Language-Assisted 3D Scene Understanding
Yanmin Wu, Qiankun Gao, Renrui Zhang, Jian Zhang
TL;DR
LAST-PCL addresses data scarcity in 3D point cloud understanding by injecting language priors through LLM-generated, fine-grained text descriptions and aligning them with point features via a text-contrastive framework. A training-free, statistically driven feature selection preserves textual priors while reducing dimensionality and redundancy, enabling efficient cross-modal supervision without paired triplets. Across 3D semantic segmentation, object detection, and scene classification, the method achieves state-of-the-art or competitive results, with notable gains on large or fine-grained category sets and robust generalization to new text queries. The work highlights the role of semantic-rich text in guiding 3D perception and demonstrates flexible, scalable inference through language, including potential image-query enhancements via CLIP.
Abstract
The scale and quality of point cloud datasets constrain the advancement of point cloud learning. Recently, with the development of multi-modal learning, the incorporation of domain-agnostic prior knowledge from other modalities, such as images and text, to assist in point cloud feature learning has been considered a promising avenue.

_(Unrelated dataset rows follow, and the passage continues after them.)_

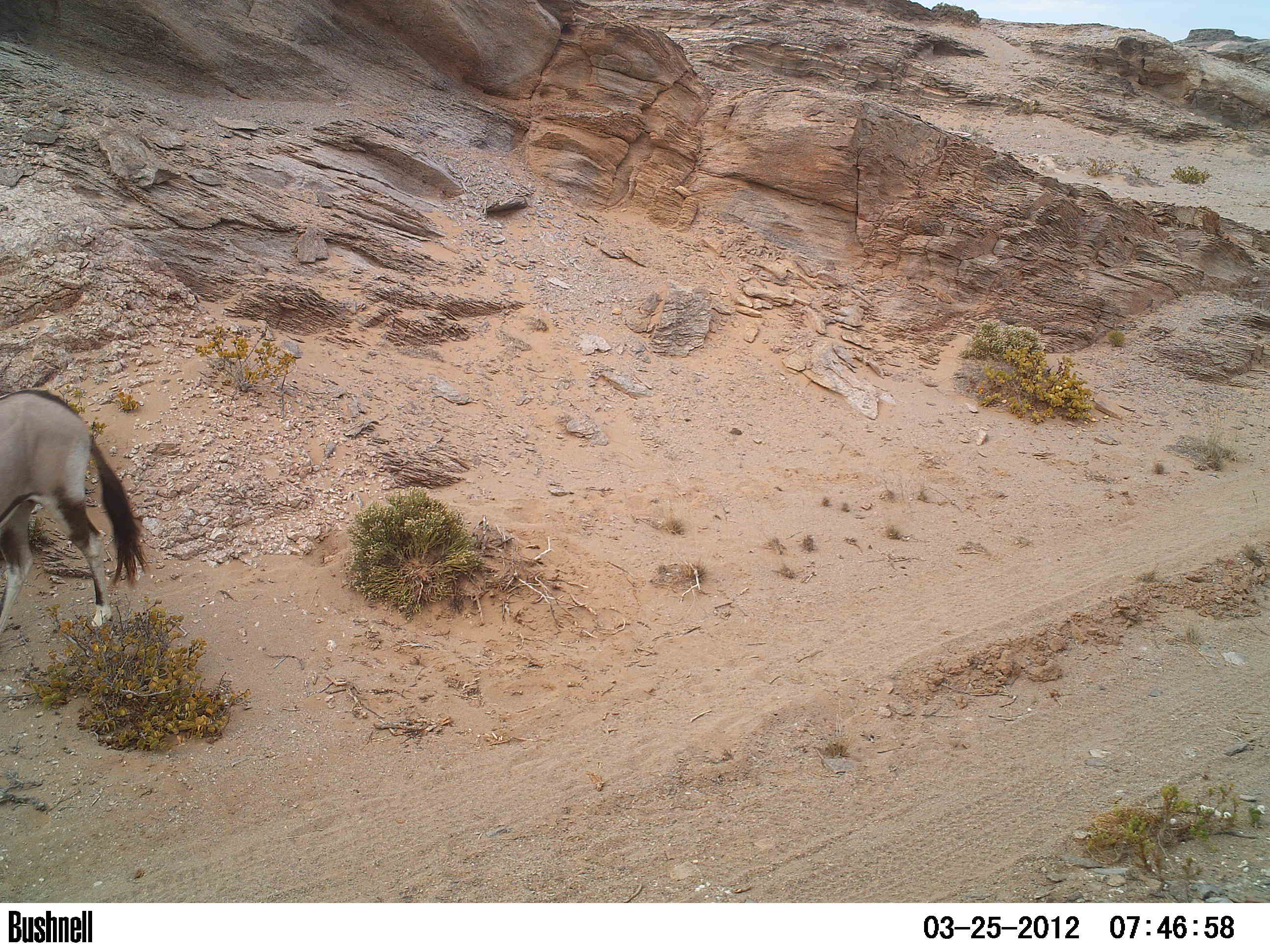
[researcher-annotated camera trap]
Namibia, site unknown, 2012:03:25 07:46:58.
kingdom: Animalia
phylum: Chordata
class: Mammalia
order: Artiodactyla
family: Bovidae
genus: Oryx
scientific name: Oryx gazella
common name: gemsbok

Existing methods have demonstrated the effectiveness of multi-modal contrastive training and feature distillation on point clouds. However, challenges remain, including the requirement for paired triplet data, redundancy and ambiguity in supervised features, and the disruption of the original priors. In this paper, we propose a language-assisted approach to point cloud feature learning (LAST-PCL), enriching semantic concepts through LLMs-based text enrichment. We achieve de-redundancy and feature dimensionality reduction without compromising textual priors by statistical-based and training-free significant feature selection. Furthermore, we also delve into an in-depth analysis of the impact of text contrastive training on the point cloud. Extensive experiments validate that the proposed method learns semantically meaningful point cloud features and achieves state-of-the-art or comparable performance in 3D semantic segmentation, 3D object detection, and 3D scene classification tasks.